Quote the items word for word from the line containing "What object from" through the last line of the items, both ends included.
— begin —
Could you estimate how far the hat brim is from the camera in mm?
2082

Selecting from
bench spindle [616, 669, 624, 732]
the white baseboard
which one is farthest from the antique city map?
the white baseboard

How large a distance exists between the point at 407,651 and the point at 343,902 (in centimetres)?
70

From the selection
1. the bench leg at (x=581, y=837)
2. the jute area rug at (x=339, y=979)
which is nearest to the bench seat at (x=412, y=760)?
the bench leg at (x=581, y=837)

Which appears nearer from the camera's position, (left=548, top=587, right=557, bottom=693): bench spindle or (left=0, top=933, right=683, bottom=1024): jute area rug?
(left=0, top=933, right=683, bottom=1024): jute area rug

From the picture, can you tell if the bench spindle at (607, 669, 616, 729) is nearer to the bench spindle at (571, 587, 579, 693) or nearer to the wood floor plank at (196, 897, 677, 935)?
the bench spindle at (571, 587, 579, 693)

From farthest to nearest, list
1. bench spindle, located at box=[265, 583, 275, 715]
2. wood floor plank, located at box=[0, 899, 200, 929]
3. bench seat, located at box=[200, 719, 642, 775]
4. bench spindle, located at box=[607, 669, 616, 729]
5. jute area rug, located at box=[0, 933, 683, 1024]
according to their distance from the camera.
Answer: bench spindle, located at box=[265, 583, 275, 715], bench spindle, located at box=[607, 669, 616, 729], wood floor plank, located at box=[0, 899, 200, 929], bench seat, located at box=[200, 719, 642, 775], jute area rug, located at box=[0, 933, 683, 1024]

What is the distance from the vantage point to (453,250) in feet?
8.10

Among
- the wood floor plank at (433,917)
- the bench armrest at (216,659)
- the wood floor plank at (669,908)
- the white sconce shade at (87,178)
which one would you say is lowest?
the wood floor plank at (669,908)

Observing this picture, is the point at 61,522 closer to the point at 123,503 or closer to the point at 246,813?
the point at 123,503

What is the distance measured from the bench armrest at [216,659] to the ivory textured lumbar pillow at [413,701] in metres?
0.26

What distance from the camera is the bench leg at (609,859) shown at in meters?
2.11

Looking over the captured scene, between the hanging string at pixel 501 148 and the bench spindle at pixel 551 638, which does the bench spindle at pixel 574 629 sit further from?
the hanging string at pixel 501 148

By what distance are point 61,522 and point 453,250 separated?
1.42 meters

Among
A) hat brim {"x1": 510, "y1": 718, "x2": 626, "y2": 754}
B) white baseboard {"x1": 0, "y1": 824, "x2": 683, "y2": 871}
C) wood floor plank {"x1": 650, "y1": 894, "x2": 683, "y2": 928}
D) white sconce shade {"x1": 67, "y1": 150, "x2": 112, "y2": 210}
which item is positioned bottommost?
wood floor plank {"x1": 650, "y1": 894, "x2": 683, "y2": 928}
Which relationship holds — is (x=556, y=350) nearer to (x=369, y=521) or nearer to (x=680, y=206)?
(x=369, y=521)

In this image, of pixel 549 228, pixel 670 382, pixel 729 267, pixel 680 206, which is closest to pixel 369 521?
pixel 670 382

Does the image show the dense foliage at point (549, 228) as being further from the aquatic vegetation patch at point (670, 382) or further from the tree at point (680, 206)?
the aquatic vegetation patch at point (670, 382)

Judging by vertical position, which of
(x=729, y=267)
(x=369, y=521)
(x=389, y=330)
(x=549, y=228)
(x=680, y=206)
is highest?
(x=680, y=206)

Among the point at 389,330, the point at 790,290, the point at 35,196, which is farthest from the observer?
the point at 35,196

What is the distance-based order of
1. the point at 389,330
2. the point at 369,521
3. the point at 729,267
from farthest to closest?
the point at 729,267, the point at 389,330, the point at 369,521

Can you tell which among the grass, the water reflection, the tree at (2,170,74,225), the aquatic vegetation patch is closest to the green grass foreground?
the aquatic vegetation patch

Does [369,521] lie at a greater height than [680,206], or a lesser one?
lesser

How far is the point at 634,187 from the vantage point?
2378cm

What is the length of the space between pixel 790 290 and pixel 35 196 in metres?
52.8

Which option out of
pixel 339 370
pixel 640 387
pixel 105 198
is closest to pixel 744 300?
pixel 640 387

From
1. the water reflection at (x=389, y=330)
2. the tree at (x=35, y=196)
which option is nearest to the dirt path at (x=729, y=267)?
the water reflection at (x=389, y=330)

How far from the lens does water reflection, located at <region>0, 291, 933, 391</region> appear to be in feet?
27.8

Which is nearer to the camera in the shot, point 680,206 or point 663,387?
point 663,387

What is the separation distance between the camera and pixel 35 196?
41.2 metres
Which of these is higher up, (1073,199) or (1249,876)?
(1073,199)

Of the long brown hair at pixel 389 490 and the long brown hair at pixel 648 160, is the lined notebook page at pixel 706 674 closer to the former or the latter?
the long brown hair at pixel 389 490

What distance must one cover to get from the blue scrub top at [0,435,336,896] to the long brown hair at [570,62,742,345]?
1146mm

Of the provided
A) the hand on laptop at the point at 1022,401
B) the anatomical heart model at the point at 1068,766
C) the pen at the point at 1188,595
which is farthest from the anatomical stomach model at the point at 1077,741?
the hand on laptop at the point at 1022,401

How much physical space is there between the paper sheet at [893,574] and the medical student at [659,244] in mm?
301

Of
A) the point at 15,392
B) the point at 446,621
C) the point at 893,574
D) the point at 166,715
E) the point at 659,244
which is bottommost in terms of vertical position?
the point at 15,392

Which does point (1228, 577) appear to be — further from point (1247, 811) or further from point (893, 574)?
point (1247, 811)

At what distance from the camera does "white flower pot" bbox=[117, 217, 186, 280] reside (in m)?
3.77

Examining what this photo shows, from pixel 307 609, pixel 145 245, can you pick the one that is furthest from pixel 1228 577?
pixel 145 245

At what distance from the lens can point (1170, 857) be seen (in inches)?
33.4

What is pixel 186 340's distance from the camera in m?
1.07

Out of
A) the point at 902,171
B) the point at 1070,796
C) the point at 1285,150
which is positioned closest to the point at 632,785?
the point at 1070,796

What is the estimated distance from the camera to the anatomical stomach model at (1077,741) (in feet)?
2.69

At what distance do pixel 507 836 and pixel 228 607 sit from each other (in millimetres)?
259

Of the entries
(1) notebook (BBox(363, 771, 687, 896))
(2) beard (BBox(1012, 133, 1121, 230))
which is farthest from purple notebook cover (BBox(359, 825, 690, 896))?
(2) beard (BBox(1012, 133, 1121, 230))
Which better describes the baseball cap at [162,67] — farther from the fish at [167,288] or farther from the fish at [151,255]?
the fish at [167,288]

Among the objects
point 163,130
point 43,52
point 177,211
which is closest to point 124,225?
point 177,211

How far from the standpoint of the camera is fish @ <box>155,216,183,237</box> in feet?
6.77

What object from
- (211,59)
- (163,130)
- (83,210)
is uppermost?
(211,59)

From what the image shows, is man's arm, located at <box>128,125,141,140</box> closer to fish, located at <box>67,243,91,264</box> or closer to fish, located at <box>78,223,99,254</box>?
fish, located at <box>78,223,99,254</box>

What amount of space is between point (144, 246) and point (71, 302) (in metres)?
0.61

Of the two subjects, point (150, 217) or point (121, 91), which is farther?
— end —
**Full output:**
What object from
- (211,59)
- (163,130)
- (83,210)
is uppermost?
(211,59)

From what the image shows, is man's arm, located at <box>128,125,141,140</box> closer to fish, located at <box>67,243,91,264</box> or closer to fish, located at <box>78,223,99,254</box>?
fish, located at <box>78,223,99,254</box>

What amount of space is between point (144, 246) and point (71, 302) (in metres)?
0.61

Of the two subjects, point (150, 217) or point (121, 91), which is farther?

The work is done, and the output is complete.